The primary efficacy objective of Cohort A was to evaluate protection against symptomatic COVID-19 based on calculated titers against SARS-CoV-2 following PEMGARDA administration by immunobridging to historical data from the EVADE study, which provided evidence of clinical efficacy of adintrevimab, the parent mAb of pemivibart. The primary immunobridging endpoint for Cohort A compared the ratio of the geometric mean titers between pemivibart against the relevant variant (JN.1) at Day 28 to the reference titer at Day 28. The reference titer at Day 28 was the extrapolated titer from the Day 90 adintrevimab titer [which was calculated based on Day 90 concentration of adintrevimab divided by the EC 50 value against the B.1.617.2 (Delta) variant determined in an authentic virus neutralization assay] using the half-life of pemivibart. Immunobridging would be established if the lower limit of the 2-sided 90% CI of the ratio of the geometric mean titer value is greater than 0.8.

The primary immunobridging results are as follows: the geometric mean ratio between the calculated titer for pemivibart against JN.1 (based on an authentic virus neutralization assay EC 50 value of 63.6 ng/mL) and the calculated titer for adintrevimab against Delta (based on a similar authentic virus neutralization assay EC 50 value of 7 ng/mL) was 0.82 (90% CI: 0.80-0.85). However, there are limitations of this analysis, including differences in the methodologies of the assays used to determine the EC 50 values for pemivibart and adintrevimab against the respective variants. In a sensitivity analysis using an identical cell-based assay (a pseudotyped VLP neutralization assay), for the calculated titer comparison between pemivibart against JN.1 (based on an EC 50 value of 74.6 ng/mL) and adintrevimab against Delta (based on an EC 50 value of 3.5 ng/mL), the geometric mean ratio was 0.35 (90% CI: 0.34-0.36). This sensitivity analysis highlights the impact of even modest differences in EC 50 values on the results of the primary endpoint.

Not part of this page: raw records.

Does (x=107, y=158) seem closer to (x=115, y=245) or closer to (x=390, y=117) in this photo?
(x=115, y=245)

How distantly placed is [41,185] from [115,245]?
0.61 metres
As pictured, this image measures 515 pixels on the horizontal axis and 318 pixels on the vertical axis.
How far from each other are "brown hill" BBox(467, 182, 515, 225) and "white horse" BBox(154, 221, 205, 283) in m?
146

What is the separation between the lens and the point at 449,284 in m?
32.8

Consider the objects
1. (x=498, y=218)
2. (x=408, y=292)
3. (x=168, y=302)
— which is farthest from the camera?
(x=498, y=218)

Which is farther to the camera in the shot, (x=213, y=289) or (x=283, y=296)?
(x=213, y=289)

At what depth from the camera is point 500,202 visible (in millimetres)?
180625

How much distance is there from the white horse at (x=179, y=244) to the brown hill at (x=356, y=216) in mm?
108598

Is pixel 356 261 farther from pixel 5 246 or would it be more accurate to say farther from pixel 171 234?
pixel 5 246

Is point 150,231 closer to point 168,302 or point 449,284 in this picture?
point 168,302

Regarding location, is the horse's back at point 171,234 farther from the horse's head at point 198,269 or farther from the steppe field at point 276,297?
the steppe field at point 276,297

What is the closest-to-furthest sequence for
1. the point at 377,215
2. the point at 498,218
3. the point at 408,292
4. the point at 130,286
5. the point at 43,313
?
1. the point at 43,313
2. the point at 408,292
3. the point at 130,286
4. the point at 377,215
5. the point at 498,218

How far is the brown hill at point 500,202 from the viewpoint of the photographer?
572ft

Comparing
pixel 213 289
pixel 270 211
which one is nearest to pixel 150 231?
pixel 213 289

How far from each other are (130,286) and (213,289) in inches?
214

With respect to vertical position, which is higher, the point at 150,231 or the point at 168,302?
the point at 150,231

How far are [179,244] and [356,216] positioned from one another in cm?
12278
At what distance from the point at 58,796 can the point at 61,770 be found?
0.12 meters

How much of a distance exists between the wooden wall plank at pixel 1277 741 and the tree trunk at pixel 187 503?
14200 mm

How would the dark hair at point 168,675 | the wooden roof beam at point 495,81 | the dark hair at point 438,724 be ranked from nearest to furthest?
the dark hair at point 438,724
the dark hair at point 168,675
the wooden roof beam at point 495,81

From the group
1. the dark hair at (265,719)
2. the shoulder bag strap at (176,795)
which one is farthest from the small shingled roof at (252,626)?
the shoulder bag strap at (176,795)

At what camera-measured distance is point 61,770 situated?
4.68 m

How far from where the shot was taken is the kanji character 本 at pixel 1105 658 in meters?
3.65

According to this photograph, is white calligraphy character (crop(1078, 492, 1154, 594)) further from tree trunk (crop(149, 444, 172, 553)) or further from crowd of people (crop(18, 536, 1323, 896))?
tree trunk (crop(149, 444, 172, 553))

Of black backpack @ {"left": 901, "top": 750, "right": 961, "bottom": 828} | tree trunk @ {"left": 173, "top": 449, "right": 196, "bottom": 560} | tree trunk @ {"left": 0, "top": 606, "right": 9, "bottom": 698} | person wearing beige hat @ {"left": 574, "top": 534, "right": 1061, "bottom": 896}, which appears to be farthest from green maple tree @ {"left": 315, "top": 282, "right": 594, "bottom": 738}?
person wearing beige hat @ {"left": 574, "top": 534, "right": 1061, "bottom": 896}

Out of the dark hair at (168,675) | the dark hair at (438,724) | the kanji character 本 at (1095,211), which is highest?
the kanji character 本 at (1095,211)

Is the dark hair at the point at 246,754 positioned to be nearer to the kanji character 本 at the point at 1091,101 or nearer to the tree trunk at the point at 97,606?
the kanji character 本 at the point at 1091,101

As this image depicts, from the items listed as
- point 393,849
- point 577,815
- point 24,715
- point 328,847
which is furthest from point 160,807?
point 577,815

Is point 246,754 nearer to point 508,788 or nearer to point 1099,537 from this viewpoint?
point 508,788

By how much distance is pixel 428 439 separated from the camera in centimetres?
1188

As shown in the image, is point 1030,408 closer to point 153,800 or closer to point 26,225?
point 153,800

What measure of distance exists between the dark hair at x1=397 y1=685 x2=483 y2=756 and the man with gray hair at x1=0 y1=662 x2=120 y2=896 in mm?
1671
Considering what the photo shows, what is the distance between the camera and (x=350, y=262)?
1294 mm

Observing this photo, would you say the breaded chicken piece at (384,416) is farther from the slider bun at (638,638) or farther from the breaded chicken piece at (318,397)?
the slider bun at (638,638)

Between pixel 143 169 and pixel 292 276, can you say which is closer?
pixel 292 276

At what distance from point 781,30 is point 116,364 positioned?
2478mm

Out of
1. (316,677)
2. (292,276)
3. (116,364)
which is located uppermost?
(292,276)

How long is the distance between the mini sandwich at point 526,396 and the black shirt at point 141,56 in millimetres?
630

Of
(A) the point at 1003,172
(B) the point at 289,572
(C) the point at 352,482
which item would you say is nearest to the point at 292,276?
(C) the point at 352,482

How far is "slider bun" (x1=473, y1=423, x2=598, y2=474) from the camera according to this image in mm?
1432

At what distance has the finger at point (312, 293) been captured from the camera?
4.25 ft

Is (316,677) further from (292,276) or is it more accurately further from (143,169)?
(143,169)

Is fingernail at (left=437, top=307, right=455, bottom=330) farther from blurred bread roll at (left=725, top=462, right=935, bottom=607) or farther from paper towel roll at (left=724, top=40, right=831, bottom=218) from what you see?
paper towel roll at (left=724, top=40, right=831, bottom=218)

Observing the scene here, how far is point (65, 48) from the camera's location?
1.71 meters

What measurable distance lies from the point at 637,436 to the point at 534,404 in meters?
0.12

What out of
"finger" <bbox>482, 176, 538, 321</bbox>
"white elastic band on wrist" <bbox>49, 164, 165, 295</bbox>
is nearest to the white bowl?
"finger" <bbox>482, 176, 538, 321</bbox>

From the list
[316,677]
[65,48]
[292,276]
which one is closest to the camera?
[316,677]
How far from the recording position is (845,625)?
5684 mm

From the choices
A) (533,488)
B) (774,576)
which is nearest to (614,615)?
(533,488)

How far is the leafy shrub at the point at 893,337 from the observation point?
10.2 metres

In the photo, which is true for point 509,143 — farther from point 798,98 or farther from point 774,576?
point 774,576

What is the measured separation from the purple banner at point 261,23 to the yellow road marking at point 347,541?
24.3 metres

As a supplementary analysis, the titer values of pemivibart against JN.1 [see Clinical Pharmacology (12.2)] were compared, using published literature, to the titers associated with efficacy of three other SARS-CoV-2 targeting mAbs in prior clinical trials. The range of titers achieved with pemivibart for 3 months following administration of 4500 mg IV were consistent with the titer levels associated with clinical efficacy in prior clinical trials evaluating certain monoclonal antibodies for the prevention of COVID-19.

14.3 Overall Benefit-Risk Assessment and Limitations of Data Supporting the Benefits of the Product

Based on the totality of scientific evidence available, it is reasonable to believe that PEMGARDA may be effective for pre-exposure prophylaxis of COVID-19 in the authorized population. The calculated pemivibart serum neutralizing antibody titers were consistent with the titer levels associated with efficacy in prior clinical trials of adintrevimab and certain other monoclonal antibody products previously authorized for the prevention of COVID-19.

There are limitations of the data supporting the benefits of PEMGARDA. Evidence of clinical efficacy for other neutralizing human monoclonal antibodies against SARS-CoV-2 was based on different populations and SARS-CoV-2 variants that are no longer circulating. Additionally, the variability associated with cell-based EC 50 value determinations, along with limitations related to PK data and efficacy estimates for the mAbs in prior clinical trials, impact the ability to precisely estimate protective titer ranges.